Agromafie, un business che supera i 16mld
Il quarto Rapporto sui crimini agroalimentari in Italia elaborato da Coldiretti, Eurispes e Osservatorio sulla criminalità nell’agricoltura e sul sistema agroalimentare, presentato nei giorni scorsi, ha delineato un quadro piuttosto preoccupante. Associazione per delinquere di stampo mafioso e camorristico, concorso in associazione mafiosa, truffa, estorsione, porto illegale di armi da fuoco, riciclaggio, impiego di denaro, beni o utilità di provenienza illecita, contraffazione di marchi, illecita concorrenza con minaccia o violenza e trasferimento fraudolento di valori sono le tipologie di reati riscontrate, con più frequenza, da parte delle organizzazioni criminali operanti nel settore agroalimentare con il business delle cosiddette Agromafie che ha superato i 16 miliardi di euro nel 2015.
Per raggiungere l’obiettivo i clan ricorrono a tutte le tipologie di reato tradizionali: usura, racket estorsivo e abusivismo edilizio, ma anche a furti di attrezzature e mezzi agricoli, furto di bestiame, macellazioni clandestine o danneggiamento delle colture con il taglio di intere piantagioni. Con i classici strumenti dell’estorsione e dell’intimidazione impongono la vendita di determinate marche e determinati prodotti agli esercizi commerciali, che a volte, approfittando della crisi economica, arrivano a rilevare direttamente. Su tutto il territorio nazionale sono 26.200 i terreni nelle mani di soggetti condannati in via definitiva per reati che riguardano l’associazione a delinquere di stampo mafioso e la contraffazione.
Questo avviene perché il processo di sequestro, confisca e destinazione dei beni di provenienza mafiosa si presenta lungo e confuso, spesso non efficace e sono numerosi i casi in cui i controlli hanno rilevato che alcuni beni, anche confiscati definitivamente, sono, di fatto, ancora in mano ai soggetti mafiosi. Da ciò si evidenzia che vengono sprecati tra i 20 e i 25 miliardi di euro per il mancato utilizzo dei beni confiscati sulla base delle stime dall’Istituto Nazionale degli Amministratori Giudiziari (INAG).
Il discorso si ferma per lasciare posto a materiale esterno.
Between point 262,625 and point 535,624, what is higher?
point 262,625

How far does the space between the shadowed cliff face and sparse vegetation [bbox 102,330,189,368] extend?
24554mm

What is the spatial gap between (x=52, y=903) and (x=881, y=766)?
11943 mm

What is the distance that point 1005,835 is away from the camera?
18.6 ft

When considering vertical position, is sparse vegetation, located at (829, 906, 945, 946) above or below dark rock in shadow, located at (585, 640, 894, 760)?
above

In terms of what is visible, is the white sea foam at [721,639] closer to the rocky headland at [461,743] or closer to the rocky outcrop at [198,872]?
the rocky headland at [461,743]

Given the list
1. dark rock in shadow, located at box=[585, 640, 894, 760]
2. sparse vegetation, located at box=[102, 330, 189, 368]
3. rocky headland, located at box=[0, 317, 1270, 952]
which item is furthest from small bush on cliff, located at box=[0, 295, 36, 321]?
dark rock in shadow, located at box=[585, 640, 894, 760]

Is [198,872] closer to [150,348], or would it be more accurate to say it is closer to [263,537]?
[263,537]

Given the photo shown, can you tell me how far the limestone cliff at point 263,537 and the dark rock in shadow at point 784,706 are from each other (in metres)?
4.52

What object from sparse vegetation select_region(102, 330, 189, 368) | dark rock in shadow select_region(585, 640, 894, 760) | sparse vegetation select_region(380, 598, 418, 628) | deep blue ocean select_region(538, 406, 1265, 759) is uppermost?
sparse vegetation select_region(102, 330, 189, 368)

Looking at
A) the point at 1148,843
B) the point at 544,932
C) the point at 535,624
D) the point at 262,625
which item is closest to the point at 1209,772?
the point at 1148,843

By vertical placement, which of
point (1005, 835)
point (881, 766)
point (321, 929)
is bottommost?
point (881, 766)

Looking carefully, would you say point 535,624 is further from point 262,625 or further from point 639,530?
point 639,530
Si calcola che circa un immobile su cinque confiscato alla criminalità organizzata sia nell’agroalimentare. Il 53,5% si concentra in Sicilia, mentre la restante parte riguarda la Calabria (17,6%), la Puglia (9,5%) e la Campania (8%). Seguono con percentuali più contenute la Sardegna (2,3%), la Lombardia (1,6%), la Basilicata (1,5%) e il Piemonte (1,3%), le altre regioni si attestano sotto l’1%.
L’intensità dell’associazionismo criminale è più presente nel Mezzogiorno ma il grado di penetrazione è forte e stabile anche nel Centro d’Italia ed è particolarmente elevato in Abruzzo ed in Umbria, in alcune zone delle Marche, nel Grossetano e nel Lazio, in particolar modo a Latina e Frosinone. Anche al Nord il fenomeno si mostra, in tutta la sua forza, in Piemonte, nell’Alto lombardo, nella provincia di Venezia e nelle province romagnole lungo la Via Emilia. Tale infiltrazione non sorprende affatto visto la capacità di controllo e di penetrazione territoriale di ʽNdrangheta, Mafia e Camorra.
Il problema più preoccupante di tutti questi fenomeni riguarda la sicurezza e la qualità dei prodotti, che rischiano di minare, in primis, la salute dei consumatori ed anche il valore del marchio Made in Italy. Fortunatamente nel nostro Paese, al contrario che in altri, le autorità preposte alla sorveglianza e alla tutela del settore agroalimentare agiscono in modo puntuale e con trasparenza. Queste particolari notizie vengono alla luce subito perché esiste un controllo severissimo da più comparti specializzati. Chi consuma prodotti italiani può stare tranquillo, per i prodotti esteri tutta questa trasparenza ancora non c’è.